BBC4, Wednesday, December 8, 9-10pm
Professor Simon Schaffer's series continues with a lot of sound and motion, chiefly of the arms, as he describes some of the stages in the human discovery of how light works - and, indeed, argues that the study of this phenomenon was crucial to the development of scientific method. In the first of these programmes, he showed how the Greek idea that light emerged from the eyes was disproved by the Arab scholar Alhazen before Newton's theories brought further discoveries. This week, he tells us how science, art, craft and philosophy have contributed to the making of telescopes and the understanding of how light operates. Fascinating stuff.
Locked in Paradise
BBC2, Tuesday, December 7, 7.30-8pm
Troubled teens 1: tough love doesn't come any tougher than in Tranquillity Bay, in Jamaica, where rich American parents send their problem children.
This is one of several camps, where a stay costs almost as much as Eton, but gives access to a less exalted social circle and a lower standard of education. Academic it isn't. The teenagers sent here (sometimes after being led away from home in handcuffs) are seen as out of control and at risk from drugs or other perils. They are subjected to punitive discipline and denied communication with their parents until they have shown that they "deserve" it; they even have to earn the right to look at the sea. UNICEF is worried that the regime in these camps may amount to child abuse and some former inmates say that the memory of this alma mater still gives them nightmares. "They're trying to criminalise adolescence," says one commentator.
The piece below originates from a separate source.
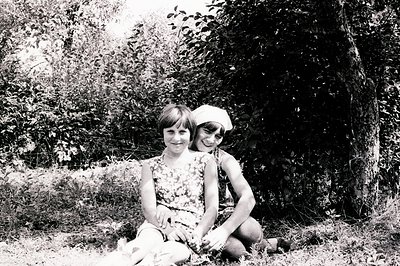 Two young girls sit on grass, partially obscured by foliage. One wears a floral dress and the other, a cap. Appears to be a c...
C4, Wednesday, December 8, 9-10pm
Troubled teens 2: this three-part series is the story of how 10 young people with few or no qualifications were put to work on a building site at the Royal Arsenal in Woolwich and taught to transform a warehouse into a luxury apartment. The challenge was for the trained staff of builders and decorators to pass on the necessary skills, many of which the workforce had not learnt at school; and for the workforce itself to acquire the skills and learn to get to work on time. According to Heather Rabbatts, managing director of 4Learning, "Bricking It contributes to the ongoing nationwide debate about how the conventional education system may not be delivering the best career opportunities to huge swathes of young people, and questions whether a more vocational, apprenticeship-led approach to lifelong learning may offer such youngsters a more engaging, motivational and realistic approach to their futures." In English: does education prepare plasterers for working life? Discuss.